The problem is, as New York Times columnist Joe Nocera pointed out, “this conclusion is highly misleading. People don’t vape at a high voltage because it causes a horrible taste.” Nocera points to human studies showing that even at voltages lower than the ones tested in the NEJM study, “people simply couldn’t inhale; the taste was unbearable.”
And the articles overlooked a critical finding from the NEJM study: At normal voltages, no formaldehyde-releasing agents were detected. Unfortunately, headlines like “Can You Guess What Cancer-Causing Agent Researchers Just Found Not To Be Present In Electronic Cigarettes?” don’t quite draw in readers like their sensationalist counterparts.
Nocera reported that when made aware of the headlines, “David Peyton, one of the study’s authors, … insisted that the study had been mischaracterized.” Stepping back from the strong wording of the letter to the NEJM reporting the study, Peyton said, “It is exceedingly frustrating to me that we are being associated with saying that e-cigarettes are more dangerous than cigarettes. That is a fact not in evidence.”
Published in the journal Inhalation Toxicology, a 2012 study titled, “Comparison of the effects of e-cigarette vapor and cigarette smoke on indoor air quality,” found “no apparent risk to human health from e-cigarette emissions.”
The bill also claims that “studies have shown higher absorption rates for individuals with second-hand exposure to vapor and other forms of smoke.”
It’s unclear what “higher absorption rates” the bill is referencing, although it appears to be another attempt to associate tobacco smoke and e-cigarette vapor by using research about second-hand cigarette smoke as evidence that second-hand vapor is harmful.
Research into the effects of second-hand vapor is limited, but a 2014 study published in the Oxford Journal of Nicotine & Tobacco Research concluded that indoor e-cigarette use “may involuntarily expose non-users to nicotine but not to toxic tobacco-specific combustion products.” It should be noted, however, the study found levels of nicotine exposure to be 10 times higher in tobacco cigarettes than in e-cigs.
The Indoor E-Cig Ban Act is presented as a public health measure, and while the long-term health effects of e-cig vapor aren’t fully known, what research we do have doesn’t support the claims presented in the bill.
Research does, however, seem to suggest that e-cig use may be significantly less harmful than tobacco use, and attempts by politicians — student or otherwise — to equate the potential harms of vaping with the proven harms of tobacco could dissuade smokers from trying e-cigs as an alternative.

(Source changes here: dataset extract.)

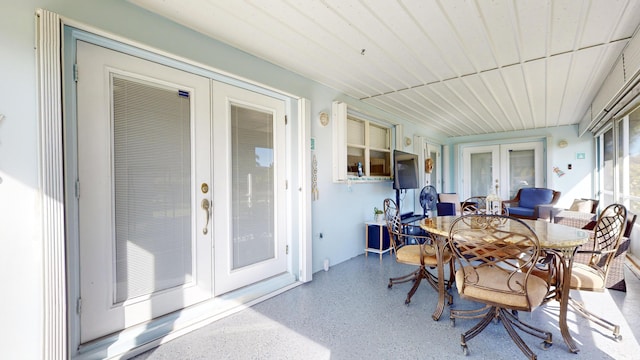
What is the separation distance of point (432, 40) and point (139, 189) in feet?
8.88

Even if e-cigarettes are a less harmful alternative to smoking, other students, faculty and staff may not want to be exposed to users’ vapor. Instead of trying to ban indoor use through legislation, however, Student Government should look for a more creative solution.
Research in the field of behavioral economics has shown that social pressure exerts great influence on people’s behavior. In one study, researchers found that when subjects see their electric bills compared with the neighborhood average, those using more power scaled back their consumption.
Reducing indoor e-cig use could be as simple as an awareness campaign showing e-cig users that other vapors are conscientious about when and where they vape, or reminders that being subjected to e-cig vapor is unpleasant to non-users.
This type of social pressure could be particularly effective on a college campus, where students often give their social interactions just as much weight as their academic pursuits.
And unlike the Indoor E-Cig Ban Act, there’d be no need for misinformation, fear-mongering or unscientific claims.